* _DETTAGLI DEL COMPITO_: Nel brano sul coronavirus e le fonti del diritto, fino a quale data è valido il DPCM firmato la sera del 22 marzo?

━━ BRANO DI RIFERIMENTO ━━

Accade in Italia: Coronavirus e le fonti avvelenate del diritto

La sera del 21 Marzo, abbiamo assistito all’ennesima edizione straordinaria, sempre verso le 22, sempre di venerdì o di sabato sera (tanto per coglierci impreparati e farci impaurire), nella quale il Presidente Conte, eroico uomo solo al comando, ha proclamato le novità riguardo alcune norme da osservare durante la quarantena. Vista la levata di scudi generale, soprattutto da parte di Confindustria, è stato detto che il DPCM potesse slittare a mercoledì, ma intanto hanno cominciato a girare un buon numero di bozze. Il cuore delle nuove disposizioni starebbe nella chiusura di tutte le attività definite come non essenziali. Poco dopo le ore 19, della sera del 22 Marzo, il DPCM è stato firmato, dopo che il Ministero per lo sviluppo economico ha finito di redigere la lista delle attività che potevano rimanere aperte. La validità del decreto è fissata dal 23 Marzo al 3 Aprile.

L’altra “novità” è il divieto per le persone di trasferirsi o spostarsi in un comune diverso da quello in cui ci si trova. Il “nuovo” divieto, contenuto nel DPCM, è entrato in vigore dal 22 marzo, grazie ad una ordinanza congiunta Salute-Interno. Ci si potrà muovere da un comune all’altro, dunque, solo per “comprovate esigenze lavorative, di assoluta urgenza” o per “motivi di salute”.

Al che ho pensato: embè? Che c’è di nuovo? Già col primo DPCM non ci si poteva più muovere liberamente sul territorio nazionale e gli spostamenti da Comune X a Comune Y dovevano essere motivati tramite l’autocertificazione e nei soli casi di assoluta urgenza, lavoro, motivi di salute, raggiungimento della propria residenza o domicilio.

Probabile a questo punto che la nuova norma non faccia altro che provocare nuovi dubbi nei cittadini già provati dalla quarantena, dal lavoro con aggiunta di quarantena, dalla mancanza di lavoro con aggiunta di quarantena quindi senza la possibilità di poter accedere ad un reddito per chissà quanto tempo, in questo ultimo caso.

Sinceramente mi sarei aspettato una stretta sui podisti, il grande nemico del nostro tempo. Da Gennaio il nemico è cambiato spesso: prima era l’Iran, poi la terza guerra mondiale scatenata dal conflitto USA-Iran, poi sempre il fascismo (in Italia un evergreen come la canzone “Felicità” di Albano e Romina), poi la Cina che infetta il mondo, poi il COVID19 ed infine coloro che fanno una cosa inconcepibile: passeggiano e/o svolgono attività sportive all’aperto; cioè rispettano il DPCM 11 Marzo 2020. Del resto in un paese in cui si organizza ad arte un movimento (quello delle Sardine) per protestare contro l’opposizione (e non tutta, solo la Lega, ma in particolare la figura di Salvini) piuttosto che il governo cosa potevamo aspettarci di diverso? Niente di più, ergo ecco che sono state prese di mira le persone che invece rispettava le norme. Ricordo che, di solito, si puniscono coloro che le norme le infrangono. Scusate la tautologia, ma ritengo sia utile ribadire l’ovvio di questi tempi.

━━━
━━ DATI REGISTRATI ━━

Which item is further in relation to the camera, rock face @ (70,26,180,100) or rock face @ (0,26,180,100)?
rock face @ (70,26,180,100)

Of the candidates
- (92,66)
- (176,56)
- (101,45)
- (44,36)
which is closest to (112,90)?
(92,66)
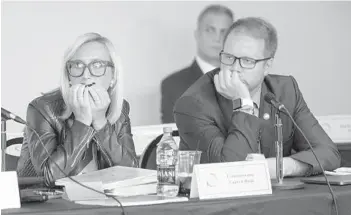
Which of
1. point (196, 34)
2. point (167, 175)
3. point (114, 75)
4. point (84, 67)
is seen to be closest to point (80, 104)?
point (84, 67)

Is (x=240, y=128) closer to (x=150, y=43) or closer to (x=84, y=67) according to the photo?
(x=84, y=67)

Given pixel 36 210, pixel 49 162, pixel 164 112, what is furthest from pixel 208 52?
pixel 36 210

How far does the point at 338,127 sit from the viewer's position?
447 centimetres

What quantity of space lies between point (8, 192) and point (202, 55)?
8.77 feet

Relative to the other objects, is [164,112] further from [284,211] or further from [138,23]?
[284,211]

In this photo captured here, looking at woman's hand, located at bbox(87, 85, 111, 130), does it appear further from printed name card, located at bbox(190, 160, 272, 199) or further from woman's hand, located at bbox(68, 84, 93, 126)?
printed name card, located at bbox(190, 160, 272, 199)

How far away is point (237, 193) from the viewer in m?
1.88

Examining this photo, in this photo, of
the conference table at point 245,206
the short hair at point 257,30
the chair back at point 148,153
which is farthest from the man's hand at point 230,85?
the conference table at point 245,206

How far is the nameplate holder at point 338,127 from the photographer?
444 cm

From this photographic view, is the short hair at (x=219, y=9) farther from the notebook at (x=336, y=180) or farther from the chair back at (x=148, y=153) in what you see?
the notebook at (x=336, y=180)

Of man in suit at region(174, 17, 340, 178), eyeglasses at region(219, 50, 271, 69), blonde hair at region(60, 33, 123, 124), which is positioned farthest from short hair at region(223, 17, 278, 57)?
blonde hair at region(60, 33, 123, 124)

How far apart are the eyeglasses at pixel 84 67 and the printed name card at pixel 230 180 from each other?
0.93 metres

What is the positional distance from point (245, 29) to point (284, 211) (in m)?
1.19

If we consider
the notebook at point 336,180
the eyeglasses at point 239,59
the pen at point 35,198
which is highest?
the eyeglasses at point 239,59
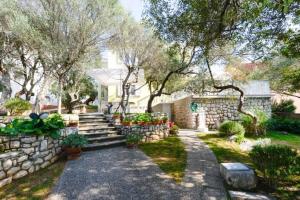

━━━

* _RIQUADRO RISPOSTA_: Fino al 3 aprile.